Could you share your CUDA/cuDNN/TensorRT/DeepStream version with us?

For DeepStream-1.5, please remember to install the recommended package for compatibility.

2.1 >> SYSTEM REQUIREMENTS
► Ubuntu 16.04 LTS (with GCC 5.4)
► NVIDIA Display Driver R384
► NVIDIA VideoSDK 8.0
► NVIDIA CUDA® 9.0
► cuDNN 7 & TensorRT 3.0

Thanks.

Hi,

Ubuntu - DISTRIB_DESCRIPTION=“Ubuntu 16.04.4 LTS”

    cuDNN - 7 CUDA - 9 Nvidia - 384 DeepStream - 1.5 TensorRT-4.0.0.3

    I did try with TensorRT - 3.0.4 and do have the same error.

    Thanks

Hi,

Could you try CUDA sample to help us narrow down the issue?
Thanks.

Hi,

Any specific sample program output are you looking for?

Thanks
Pramod

Hi,

Could you test a sample with CUDA kernel code?
For example, vectorAdd located at ‘samples/0_Simple/vectorAdd’?

Thanks.

CUDA Sample outpus

./vectorAdd
[Vector addition of 50000 elements]
Copy input data from the host memory to the CUDA device
CUDA kernel launch with 196 blocks of 256 threads
Copy output data from the CUDA device to the host memory
Test PASSED
Done

./vectorAddDrv

Using Device 0: “GeForce GTX 1080 Ti” with Compute 6.1 capability
findModulePath found file at <./vectorAdd_kernel64.ptx>
initCUDA loading module: <./vectorAdd_kernel64.ptx>
PTX JIT log:

Result = PASS

Hi,

Based on the log, CUDA toolkit and display driver works correctly on your environment.
Could you test the cuDNN functionality further?

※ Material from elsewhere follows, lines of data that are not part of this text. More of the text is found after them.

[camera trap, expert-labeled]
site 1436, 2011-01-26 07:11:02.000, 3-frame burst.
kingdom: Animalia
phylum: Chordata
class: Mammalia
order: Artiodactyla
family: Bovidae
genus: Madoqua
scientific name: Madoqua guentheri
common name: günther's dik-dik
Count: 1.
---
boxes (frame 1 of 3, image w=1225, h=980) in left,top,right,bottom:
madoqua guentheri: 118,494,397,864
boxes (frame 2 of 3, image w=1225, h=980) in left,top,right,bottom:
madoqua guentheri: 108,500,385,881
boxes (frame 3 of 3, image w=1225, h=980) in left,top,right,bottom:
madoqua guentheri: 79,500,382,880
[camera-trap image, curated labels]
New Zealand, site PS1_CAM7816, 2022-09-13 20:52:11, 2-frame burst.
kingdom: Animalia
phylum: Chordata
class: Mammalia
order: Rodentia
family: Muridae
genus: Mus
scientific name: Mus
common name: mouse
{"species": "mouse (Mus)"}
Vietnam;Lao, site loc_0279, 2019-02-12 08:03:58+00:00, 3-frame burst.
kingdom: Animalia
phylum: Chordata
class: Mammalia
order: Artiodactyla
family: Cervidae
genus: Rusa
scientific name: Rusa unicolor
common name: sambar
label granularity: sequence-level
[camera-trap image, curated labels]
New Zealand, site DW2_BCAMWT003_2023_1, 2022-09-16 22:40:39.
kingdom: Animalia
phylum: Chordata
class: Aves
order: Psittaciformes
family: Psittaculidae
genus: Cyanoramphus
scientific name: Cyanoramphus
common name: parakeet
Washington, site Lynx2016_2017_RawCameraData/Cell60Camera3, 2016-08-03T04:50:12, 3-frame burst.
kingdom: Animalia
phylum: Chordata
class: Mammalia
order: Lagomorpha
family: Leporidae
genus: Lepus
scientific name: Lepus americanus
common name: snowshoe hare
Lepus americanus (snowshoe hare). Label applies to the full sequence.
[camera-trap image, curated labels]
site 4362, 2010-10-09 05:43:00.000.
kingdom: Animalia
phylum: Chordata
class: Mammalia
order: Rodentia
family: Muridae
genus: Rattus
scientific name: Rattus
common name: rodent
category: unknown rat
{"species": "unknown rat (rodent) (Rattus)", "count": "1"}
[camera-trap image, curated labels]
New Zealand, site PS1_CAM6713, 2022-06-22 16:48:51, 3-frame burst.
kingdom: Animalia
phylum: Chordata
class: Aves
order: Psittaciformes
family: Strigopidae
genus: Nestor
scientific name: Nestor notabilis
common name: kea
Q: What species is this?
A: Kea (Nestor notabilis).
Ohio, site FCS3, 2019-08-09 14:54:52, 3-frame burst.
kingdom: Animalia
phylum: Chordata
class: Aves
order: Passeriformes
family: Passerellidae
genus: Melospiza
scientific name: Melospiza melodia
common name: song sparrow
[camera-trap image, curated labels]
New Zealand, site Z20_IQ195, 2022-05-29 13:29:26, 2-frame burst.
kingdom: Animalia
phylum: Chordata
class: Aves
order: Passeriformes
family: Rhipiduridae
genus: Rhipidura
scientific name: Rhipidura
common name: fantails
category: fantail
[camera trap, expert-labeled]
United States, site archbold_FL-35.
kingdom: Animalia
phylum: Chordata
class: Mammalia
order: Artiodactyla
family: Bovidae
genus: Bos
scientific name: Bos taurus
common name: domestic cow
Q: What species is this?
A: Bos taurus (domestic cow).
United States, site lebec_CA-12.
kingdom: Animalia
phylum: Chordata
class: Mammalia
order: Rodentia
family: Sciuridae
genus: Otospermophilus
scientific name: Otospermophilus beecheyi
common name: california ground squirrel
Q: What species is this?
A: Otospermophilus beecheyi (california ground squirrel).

cp -r /usr/src/cudnn_samples_v7/ .
cd cudnn_samples_v7/mnistCUDNN/
make
./mnistCUDNN

Thanks.

/mnistCUDNN
cudnnGetVersion() : 7005 , CUDNN_VERSION from cudnn.h : 7005 (7.0.5)
Host compiler version : GCC 5.4.0
There are 1 CUDA capable devices on your machine :
device 0 : sms 28 Capabilities 6.1, SmClock 1582.0 Mhz, MemSize (Mb) 11171, MemClock 5505.0 Mhz, Ecc=0, boardGroupID=0
Using device 0

Testing single precision
Loading image data/one_28x28.pgm
Performing forward propagation …
Testing cudnnGetConvolutionForwardAlgorithm …
Fastest algorithm is Algo 1
Testing cudnnFindConvolutionForwardAlgorithm …
^^^^ CUDNN_STATUS_SUCCESS for Algo 1: 0.027648 time requiring 3464 memory
^^^^ CUDNN_STATUS_SUCCESS for Algo 0: 0.036864 time requiring 0 memory
^^^^ CUDNN_STATUS_SUCCESS for Algo 2: 0.036864 time requiring 57600 memory
^^^^ CUDNN_STATUS_SUCCESS for Algo 7: 0.070240 time requiring 2057744 memory
^^^^ CUDNN_STATUS_SUCCESS for Algo 5: 0.096064 time requiring 203008 memory
Resulting weights from Softmax:
0.0000000 0.9999399 0.0000000 0.0000000 0.0000561 0.0000000 0.0000012 0.0000017 0.0000010 0.0000000
Loading image data/three_28x28.pgm
Performing forward propagation …
Resulting weights from Softmax:
0.0000000 0.0000000 0.0000000 0.9999288 0.0000000 0.0000711 0.0000000 0.0000000 0.0000000 0.0000000
Loading image data/five_28x28.pgm
Performing forward propagation …
Resulting weights from Softmax:
0.0000000 0.0000008 0.0000000 0.0000002 0.0000000 0.9999820 0.0000154 0.0000000 0.0000012 0.0000006

Result of classification: 1 3 5

Test passed!

Testing half precision (math in single precision)
Loading image data/one_28x28.pgm
Performing forward propagation …
Testing cudnnGetConvolutionForwardAlgorithm …
Fastest algorithm is Algo 1
Testing cudnnFindConvolutionForwardAlgorithm …
^^^^ CUDNN_STATUS_SUCCESS for Algo 0: 0.020480 time requiring 0 memory
^^^^ CUDNN_STATUS_SUCCESS for Algo 1: 0.023552 time requiring 3464 memory
^^^^ CUDNN_STATUS_SUCCESS for Algo 2: 0.036864 time requiring 28800 memory
^^^^ CUDNN_STATUS_SUCCESS for Algo 7: 0.068576 time requiring 2057744 memory
^^^^ CUDNN_STATUS_SUCCESS for Algo 5: 0.094080 time requiring 203008 memory
Resulting weights from Softmax:
0.0000001 1.0000000 0.0000001 0.0000000 0.0000563 0.0000001 0.0000012 0.0000017 0.0000010 0.0000001
Loading image data/three_28x28.pgm
Performing forward propagation …
Resulting weights from Softmax:
0.0000000 0.0000000 0.0000000 1.0000000 0.0000000 0.0000714 0.0000000 0.0000000 0.0000000 0.0000000
Loading image data/five_28x28.pgm
Performing forward propagation …
Resulting weights from Softmax:
0.0000000 0.0000008 0.0000000 0.0000002 0.0000000 1.0000000 0.0000154 0.0000000 0.0000012 0.0000006

Result of classification: 1 3 5

Test passed!

Hi,

Looks like the error is from TensorRT package.
Could you try to reinstall TensorRT from our website?
https://developer.nvidia.com/tensorrt

To compatible with CUDA 9.0, please remember to choose TensorRT 3.0.4 for Ubuntu 1604 and CUDA 9.0 DEB local repo packages.
Thanks and please let us know the results.